TEXTBLOCK:

-.-.-

Der Glaube an Explizites ist oftmals höher als die Bereitschaft
fünf Minuten nachzudenken; damit werden die Entscheidungen
nicht besser.
Das Grundproblem
besteht darin, dass es nicht möglich ist, jegliches Wissen
explizit darzustellen. In der Regel kommt es in der Darstellung
zu einer Verknappung auf das Wesentliche, was die Einbindung
des Kontexts als erstes über Bord wirft. Was machen denn gute
Entscheidungsfinder? Sie suchen nicht zumindest nicht immer
stundenlang im firmeneigenen Intranet, sondern fragen einen
guten Freund innerhalb des Unternehmens um Rat.
Diese informellen
Netzwerke, die unsichtbar in jedem Unternehmen existieren, sind
das Lymphsystem der Unternehmen, während die Blutbahnen als
Organisationsdiagramm überall veröffentlicht sind. Diese
Netzwerke funktionieren von sich aus, ohne große Investitionen
und ohne Motivationsprogramme. Sie funktionieren nicht nach den
Regeln der Aufbauorganisation, bei der es um Macht usw. geht, sondern
sie funktionieren nach dem Prinzip der gegenseitigen Abhängigkeit
auf sehr hoher Vertrauensbasis und nahezu konkurrenzfrei. Ein ideales
Umfeld für Wissensaustausch!
Erfolge in Wissensmanagement-Programmen erzielen
Die meisten
Unternehmen haben heute eine zweistufige Organisation: die klassische
Aufbauorganisation mit ihren Bereichen und Abteilungen und die darüberliegende,
projektorientierte Matrixorganisation. Die Japaner Ikujiro Nonaka
und Hirotaka Takeuchi haben in ihren wegweisenden Veröffentlichungen
in den frühen 90er Jahren eine dritte Organisationsebene empfohlen,
die man heute die Wissensebene nennen würde [2].
Dabei geht es darum, in den Unternehmen (im Sinne von Supply Chain
auch durchaus über Firmengrenzen hinaus) einen Freiraum des
Denkens zu schaffen, in dem Mitarbeiter bestimmte Themen weiterentwickeln.

-.-.-

DIE DATEN:

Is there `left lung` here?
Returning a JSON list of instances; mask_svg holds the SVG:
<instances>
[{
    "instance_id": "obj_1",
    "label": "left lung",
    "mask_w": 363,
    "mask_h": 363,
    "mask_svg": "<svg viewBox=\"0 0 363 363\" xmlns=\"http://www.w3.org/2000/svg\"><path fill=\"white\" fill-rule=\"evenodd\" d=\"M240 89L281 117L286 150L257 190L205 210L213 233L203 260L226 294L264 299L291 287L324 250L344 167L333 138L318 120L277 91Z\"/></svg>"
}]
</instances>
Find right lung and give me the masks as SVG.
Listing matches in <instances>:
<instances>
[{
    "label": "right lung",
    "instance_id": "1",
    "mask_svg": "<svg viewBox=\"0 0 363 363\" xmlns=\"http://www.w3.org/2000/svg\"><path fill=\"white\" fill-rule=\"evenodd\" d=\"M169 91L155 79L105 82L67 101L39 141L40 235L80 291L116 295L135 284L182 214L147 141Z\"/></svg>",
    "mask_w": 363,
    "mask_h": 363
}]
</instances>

-.-.-

DEINE AUFGABEN:
[a] Beantworte diese Fragen zum Textblock:
(i) Womit vergleicht der Text die informellen Netzwerke in Unternehmen?
(ii) Aus welchen zwei Stufen besteht die Organisation der meisten Unternehmen heute?
(iii) Wann haben Ikujiro Nonaka und Hirotaka Takeuchi eine dritte Organisationsebene empfohlen?
[b] Gib alle Zeilen aus Block 1 Zeichen für Zeichen unverändert zurück.

DIE LÖSUNGEN:
[a]
(i) Mit dem Lymphsystem der Unternehmen.
(ii) Aus der klassischen Aufbauorganisation mit ihren Bereichen und Abteilungen und der darüberliegenden, projektorientierten Matrixorganisation.
(iii) In den frühen 90er Jahren.

[b]
Is there `left lung` here?
Returning a JSON list of instances; mask_svg holds the SVG:
<instances>
[{
    "instance_id": "obj_1",
    "label": "left lung",
    "mask_w": 363,
    "mask_h": 363,
    "mask_svg": "<svg viewBox=\"0 0 363 363\" xmlns=\"http://www.w3.org/2000/svg\"><path fill=\"white\" fill-rule=\"evenodd\" d=\"M240 89L281 117L286 150L257 190L205 210L213 233L203 260L226 294L264 299L291 287L324 250L344 167L333 138L318 120L277 91Z\"/></svg>"
}]
</instances>
Find right lung and give me the masks as SVG.
Listing matches in <instances>:
<instances>
[{
    "label": "right lung",
    "instance_id": "1",
    "mask_svg": "<svg viewBox=\"0 0 363 363\" xmlns=\"http://www.w3.org/2000/svg\"><path fill=\"white\" fill-rule=\"evenodd\" d=\"M169 91L155 79L105 82L67 101L39 141L40 235L80 291L116 295L135 284L182 214L147 141Z\"/></svg>",
    "mask_w": 363,
    "mask_h": 363
}]
</instances>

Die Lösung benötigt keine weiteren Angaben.